На протяжении следующих недель Феодора регулярно встречалась с патрицием. Вначале их разговоры касались лишь юридических деталей правового статуса проституток. Однако с течением времени Феодора и патриций обнаружили сходство интересов в области богословия, некоторых аспектах философии — и беседы их становились всё оживлённее. Когда Феодора благодаря своему запойному чтению книг из библиотеки Тимофея процитировала в своей речи Исократа[42], Юстиниан был откровенно потрясён и с тех пор взял привычку советоваться с ней на равных по любым важным вопросам.
Его уважение позволило Феодоре однажды осмелиться замолвить слово и за монофизитов.
— Патриций, народы Сирии и Египта — подданные Рима. Их единственное желание — поклоняться богу по-своему. Преследуя их, вы рискуете расколоть Империю и утратить половину. Я спрашиваю тебя: стоит ли оно того? И разве справедливо, что великие умы, краса и гордость Рима, Тимофей и Северий, должны страдать за веру?
Патриций заметил с улыбкой:
— Если я Нерон, то ты быстро становишься моим Сенекой. Надеюсь, что я — Нерон молодой, ещё до того, как власть ударила ему в голову. И, как всегда, Феодора, твои слова заставляют задуматься. Ты права — в своём стремлении к единству страны мы с дядей могли и переусердствовать. Я обдумаю то, что ты сказала.
Они сами не осознавали, что между ними зародилась глубокая и прочная дружба, — и наконец настал тот день, когда патриций сам попросил называть его по имени, Юстинианом. После этого вполне естественным показалось и то, что однажды, когда на патриция вновь накатила чёрная тоска, что бывало с ним периодически, Феодора по-дружески спросила, что беспокоит Юстиниана.
Он вскинул на неё глаза — и лицо его превратилось в маску страдания.
— Я так рад, что ты спросила! Я слишком долго держал свою тоску в себе. Но ты, мне кажется, единственная, кто способен меня понять, а возможно, и помочь советом, — он помолчал, а затем перешёл почти на шёпот. — Я проклят, Феодора! Мне кажется, у меня есть дар — увлекать за собой людей. Это ужасный дар — схожий с тем, которым боги удостоили Мидаса. Только в случае со мной страдаю не я, а те, кто идёт за мной!

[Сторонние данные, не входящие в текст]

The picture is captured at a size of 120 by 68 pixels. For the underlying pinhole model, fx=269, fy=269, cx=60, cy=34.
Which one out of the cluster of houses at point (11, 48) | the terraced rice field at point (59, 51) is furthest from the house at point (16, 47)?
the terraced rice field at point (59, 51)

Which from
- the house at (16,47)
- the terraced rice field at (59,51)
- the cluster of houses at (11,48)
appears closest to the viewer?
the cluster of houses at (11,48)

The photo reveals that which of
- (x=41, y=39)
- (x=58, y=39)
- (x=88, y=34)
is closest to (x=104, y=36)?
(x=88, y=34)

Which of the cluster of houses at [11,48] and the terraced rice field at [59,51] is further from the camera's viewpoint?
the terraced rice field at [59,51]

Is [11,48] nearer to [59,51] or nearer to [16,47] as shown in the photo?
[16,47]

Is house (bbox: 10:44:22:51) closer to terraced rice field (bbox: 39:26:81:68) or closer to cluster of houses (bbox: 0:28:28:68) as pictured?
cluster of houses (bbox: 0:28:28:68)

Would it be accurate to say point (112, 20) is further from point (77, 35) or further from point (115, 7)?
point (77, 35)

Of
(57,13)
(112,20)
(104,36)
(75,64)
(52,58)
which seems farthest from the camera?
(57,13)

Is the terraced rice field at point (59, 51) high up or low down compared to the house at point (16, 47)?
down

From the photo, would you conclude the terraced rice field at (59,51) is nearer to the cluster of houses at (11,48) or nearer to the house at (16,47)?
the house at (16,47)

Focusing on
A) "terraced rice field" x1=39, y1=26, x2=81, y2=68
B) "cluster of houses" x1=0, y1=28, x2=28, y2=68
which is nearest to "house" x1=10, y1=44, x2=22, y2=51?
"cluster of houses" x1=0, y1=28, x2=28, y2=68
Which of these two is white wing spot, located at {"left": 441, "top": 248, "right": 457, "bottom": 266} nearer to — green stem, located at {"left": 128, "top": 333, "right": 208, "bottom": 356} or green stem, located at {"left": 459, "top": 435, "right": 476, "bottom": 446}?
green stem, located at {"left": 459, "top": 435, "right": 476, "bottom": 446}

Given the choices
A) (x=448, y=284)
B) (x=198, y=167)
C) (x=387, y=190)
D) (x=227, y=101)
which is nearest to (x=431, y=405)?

Прошлое хлестало из него волной боли и раскаяния — гибель Атавульфа и Валериана, поединок с Неархом, фатальная нерешительность перед Сенатом в день избрания Родерика императором... Каждый раз его трусость мешала ему действовать, оставляя после себя чувство стыда и раскаяния.
— Я всё ещё вижу тот шлем во сне! Я до сих пор слышу голос Атавульфа и его отчаянный призыв о помощи! У меня перед глазами Валериан, которого сразило копьё галла... и я чувствую боль от удара, который нанёс сам себе в цистерне Нома! Гляди! От него остался шрам! — Юстиниан указал на звёздочку шрама у себя на лбу. — Правда в том, Феодора, что я приношу несчастье тем, кто сближается со мной.
Он бросил на неё отчаянный взгляд.
— Боюсь, что и тебе я принесу несчастье, а этого я боюсь больше всего на свете. Возможно, нам не стоит больше встречаться...
Феодора инстинктивно рванулась к нему и заключила его в объятия. Её переполняли боль и сострадание.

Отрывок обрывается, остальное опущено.